I hesitated, not wanting to burden him with my thoughts, but knowing I couldn’t keep them bottled up forever.

“I’m… trying,” I finally admitted, my voice barely a whisper as I looked at him.

He sat up while sighing. I knew that the way I had acted was affecting him and I so much wanted to be different.

We were here for a reason, to enjoy ourselves and spend time with our families and friends. That's what Jacob wanted, but it seems as if I messed things up even before we started to have fun.

“I went out to talk to Logan.” I started to explain, seeing the jealousy in his eyes at the mention of Logan's name. But I had to explain this or else we wouldn't get past the guilt.

“I wanted to talk to him about the way he was acting towards me, to make him stop. I knew that you wouldn't want me to go and everyone else would have a problem with me leaving, so I decided that the best approach was to not say anything.” I gulped as I carefully watched his reaction, still feeling a bit wary.

“I made a bad choice I understand that much. I have a good memory which led me back to the café. I knew that I was safe and nothing could harm me. We are immortals, right? I get that there is some slight defect in that and we can still feel pain. But, I have Seff with me, and he would also protect me.” I was trying to get Landon to see my side in this, to explain to him that there was no reason for him to panic whenever I decided to go out alone.

“Shit. I sometimes forget about that immortal thing. It's just that I don't feel any different. Jacob always said that when I panic, I tend not to think straight, and he's right.” His shoulders slumped, making me smile a little.

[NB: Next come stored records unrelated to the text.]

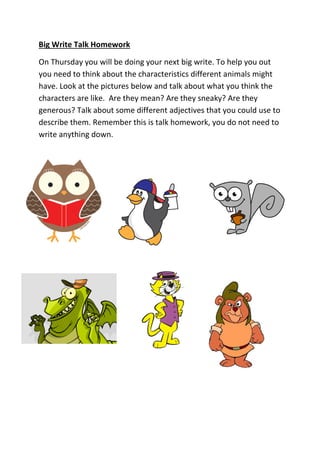 Big Write Talk Homework
On Thursday you will be doing your next big write. To help you out
you need to think about the characteristics different animals might
have. Look at the pictures below and talk about what you think the
characters are like. Are they mean? Are they sneaky? Are they
generous? Talk about some different adjectives that you could use to
describe them. Remember this is talk homework, you do not need to
write anything down.
 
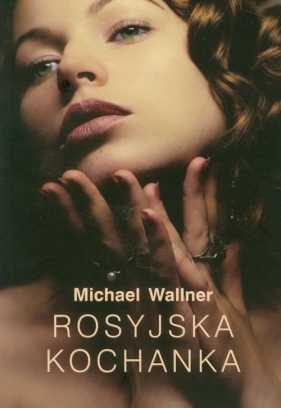Rosyjska kochanka - Wallner Michael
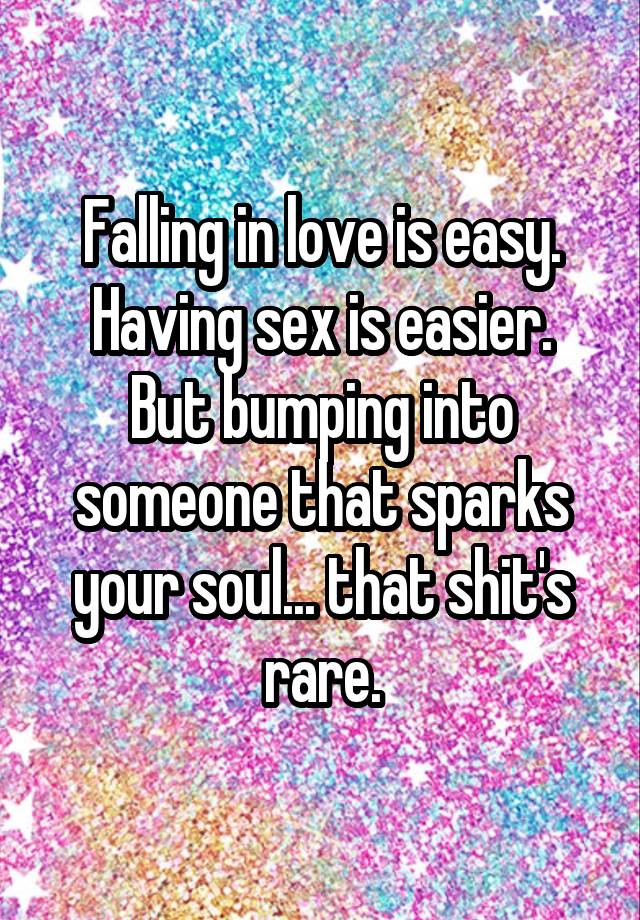 Falling in love is easy. Having sex is easier.
But bumping into someone that sparks your soul... that shit's rare.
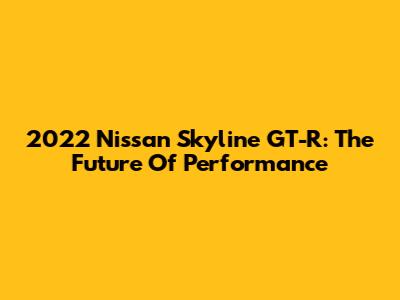 2022 Nissan Skyline GT-R: The Future Of Performance
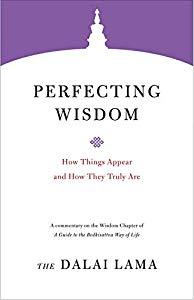 Perfecting Wisdom by The Dalai Lama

“I feel the same as well about being immortal. It's only a stupid side effect that allows us to still feel pain.” I replied, which had him laughing.

“I was thinking, since they are leaving tomorrow why don't we remain here for at least a week more? Just the two of us. I want to continue to treat you special. Would you like that?” My eyes widened with shock.

I started to use my fingers to clean my ears out, making sure that I was hearing correctly. But made sure that nothing came out on them and breathed a sigh of relief when I saw that they were clean.

“You, Landon Shepard, want us to stay here when you have a pack to tend to?” I asked sarcastically, my disbelief still evident. His smile widened, which had me laughing out loud.

“Yeah well, they can manage without me. Plus, I have a lot to make up for; I'll take you all over the world if I have to.” I raised my eyebrow, wondering when he had become so cringe.

“I'm fine here. Yeah, we can stay here as long as you can pay for it.” I demanded playfully, which made him tackle me carefully on the bed.

“I can pay for anything you want, just name it and you'll receive it. I love you, Micah James; I don't ever want you to doubt that.” And I did believe him, there was no reason for me not to.

“You forgive me right?” He asked, looking at me with hope and desperation.

I pulled him down and crashed my lips to his, he didn't hesitate. His kiss was eager and filled with the same urgency that I felt inside.

When we finally broke apart, our breaths mingled in the quiet room. I stared at him and poured all of my love into our bond which he felt.

It was the only reassurance he needed, to know that there was nothing to forgive him for because he didn't do anything wrong.